**PROVIDED DATA**.
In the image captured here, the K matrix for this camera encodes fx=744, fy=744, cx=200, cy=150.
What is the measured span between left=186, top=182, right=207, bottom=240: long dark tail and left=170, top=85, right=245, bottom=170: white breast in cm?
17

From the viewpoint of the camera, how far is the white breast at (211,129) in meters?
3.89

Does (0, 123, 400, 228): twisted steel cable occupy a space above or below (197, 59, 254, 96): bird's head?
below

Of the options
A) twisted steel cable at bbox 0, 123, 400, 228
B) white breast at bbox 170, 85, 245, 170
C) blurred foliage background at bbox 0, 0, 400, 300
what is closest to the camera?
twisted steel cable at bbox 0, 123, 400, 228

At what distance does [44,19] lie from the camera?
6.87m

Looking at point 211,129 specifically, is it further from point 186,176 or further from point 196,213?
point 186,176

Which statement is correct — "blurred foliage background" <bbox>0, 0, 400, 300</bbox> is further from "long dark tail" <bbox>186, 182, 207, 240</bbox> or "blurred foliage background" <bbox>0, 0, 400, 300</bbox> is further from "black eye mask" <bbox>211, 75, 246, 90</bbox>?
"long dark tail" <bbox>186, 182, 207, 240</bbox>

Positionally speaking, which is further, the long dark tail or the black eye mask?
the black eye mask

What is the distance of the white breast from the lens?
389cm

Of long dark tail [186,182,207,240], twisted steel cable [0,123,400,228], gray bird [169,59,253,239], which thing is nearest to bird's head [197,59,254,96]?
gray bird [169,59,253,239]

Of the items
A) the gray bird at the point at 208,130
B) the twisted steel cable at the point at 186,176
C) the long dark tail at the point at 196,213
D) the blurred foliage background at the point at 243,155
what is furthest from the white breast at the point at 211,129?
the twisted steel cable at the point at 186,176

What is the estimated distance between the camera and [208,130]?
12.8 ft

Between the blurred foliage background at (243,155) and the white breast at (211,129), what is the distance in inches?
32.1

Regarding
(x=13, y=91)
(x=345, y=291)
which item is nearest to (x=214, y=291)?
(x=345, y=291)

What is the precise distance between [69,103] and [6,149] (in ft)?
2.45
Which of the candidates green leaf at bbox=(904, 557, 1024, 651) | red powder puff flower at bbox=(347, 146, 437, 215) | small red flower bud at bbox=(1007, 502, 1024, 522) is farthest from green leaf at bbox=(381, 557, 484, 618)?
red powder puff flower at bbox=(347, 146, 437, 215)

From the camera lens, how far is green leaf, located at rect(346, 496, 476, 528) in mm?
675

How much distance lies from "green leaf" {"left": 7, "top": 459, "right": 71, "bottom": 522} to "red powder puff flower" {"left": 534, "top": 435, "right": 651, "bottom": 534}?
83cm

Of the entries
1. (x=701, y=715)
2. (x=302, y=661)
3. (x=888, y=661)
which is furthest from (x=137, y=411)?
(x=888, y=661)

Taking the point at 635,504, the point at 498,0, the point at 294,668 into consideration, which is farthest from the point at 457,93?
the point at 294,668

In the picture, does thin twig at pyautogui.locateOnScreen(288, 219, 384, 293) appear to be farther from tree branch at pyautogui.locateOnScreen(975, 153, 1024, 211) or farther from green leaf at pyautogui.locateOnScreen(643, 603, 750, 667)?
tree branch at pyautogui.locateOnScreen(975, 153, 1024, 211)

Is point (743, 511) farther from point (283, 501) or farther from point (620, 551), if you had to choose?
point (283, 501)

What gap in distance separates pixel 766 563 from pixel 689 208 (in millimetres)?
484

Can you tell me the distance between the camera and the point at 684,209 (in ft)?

**CHALLENGE**. Please repeat the material above, word for word and in full.

**REPLY TO THE TASK**.
In the image captured here, the K matrix for this camera encodes fx=744, fy=744, cx=200, cy=150.
What is the measured span between left=186, top=182, right=207, bottom=240: long dark tail and left=170, top=85, right=245, bottom=170: white breast in cm?
17

From the viewpoint of the camera, how far is the white breast at (211,129) in meters?
3.89

Does (0, 123, 400, 228): twisted steel cable occupy a space above or below (197, 59, 254, 96): bird's head?
below

Of the options
A) twisted steel cable at bbox 0, 123, 400, 228
B) white breast at bbox 170, 85, 245, 170
C) blurred foliage background at bbox 0, 0, 400, 300
what is closest to the camera?
twisted steel cable at bbox 0, 123, 400, 228

At what distance does [44,19] lie from the camera?
6.87m

Looking at point 211,129 specifically, is it further from point 186,176 or further from point 196,213?
point 186,176

Which statement is correct — "blurred foliage background" <bbox>0, 0, 400, 300</bbox> is further from "long dark tail" <bbox>186, 182, 207, 240</bbox> or "blurred foliage background" <bbox>0, 0, 400, 300</bbox> is further from "black eye mask" <bbox>211, 75, 246, 90</bbox>?
"long dark tail" <bbox>186, 182, 207, 240</bbox>

Positionally speaking, which is further, the long dark tail or the black eye mask?
the black eye mask

What is the distance of the white breast from the lens?
389cm

Of long dark tail [186,182,207,240], twisted steel cable [0,123,400,228], gray bird [169,59,253,239], which thing is nearest to bird's head [197,59,254,96]?
gray bird [169,59,253,239]

Of the items
A) the gray bird at the point at 208,130
B) the twisted steel cable at the point at 186,176
C) the long dark tail at the point at 196,213
D) the blurred foliage background at the point at 243,155
what is furthest from the white breast at the point at 211,129?
the twisted steel cable at the point at 186,176

What is the estimated distance between the camera and [208,130]?
12.8 ft

Between the blurred foliage background at (243,155) and the white breast at (211,129), what is the distance in inches?
32.1

Regarding
(x=13, y=91)
(x=345, y=291)
which item is nearest to (x=214, y=291)?
(x=345, y=291)

What is the precise distance between [69,103] and [6,149] (in ft)?
2.45
Which of the candidates green leaf at bbox=(904, 557, 1024, 651) | red powder puff flower at bbox=(347, 146, 437, 215) | small red flower bud at bbox=(1007, 502, 1024, 522) is farthest from green leaf at bbox=(381, 557, 484, 618)?
red powder puff flower at bbox=(347, 146, 437, 215)

From the camera lens, how far is green leaf, located at rect(346, 496, 476, 528) in mm?
675

How much distance lies from "green leaf" {"left": 7, "top": 459, "right": 71, "bottom": 522} to "red powder puff flower" {"left": 534, "top": 435, "right": 651, "bottom": 534}?
83cm

Of the entries
1. (x=701, y=715)
2. (x=302, y=661)
3. (x=888, y=661)
which is furthest from (x=137, y=411)?
(x=888, y=661)

Taking the point at 635,504, the point at 498,0, the point at 294,668 into consideration, which is farthest from the point at 457,93?
the point at 294,668

In the picture, does thin twig at pyautogui.locateOnScreen(288, 219, 384, 293) appear to be farther from tree branch at pyautogui.locateOnScreen(975, 153, 1024, 211) or farther from green leaf at pyautogui.locateOnScreen(643, 603, 750, 667)?
tree branch at pyautogui.locateOnScreen(975, 153, 1024, 211)

Is point (743, 511) farther from point (283, 501) or farther from point (620, 551), if you had to choose?
point (283, 501)

What gap in distance separates pixel 766 563 from pixel 689 208 (in millimetres)?
484

Can you tell me the distance between the camera and the point at 684,209 (in ft)?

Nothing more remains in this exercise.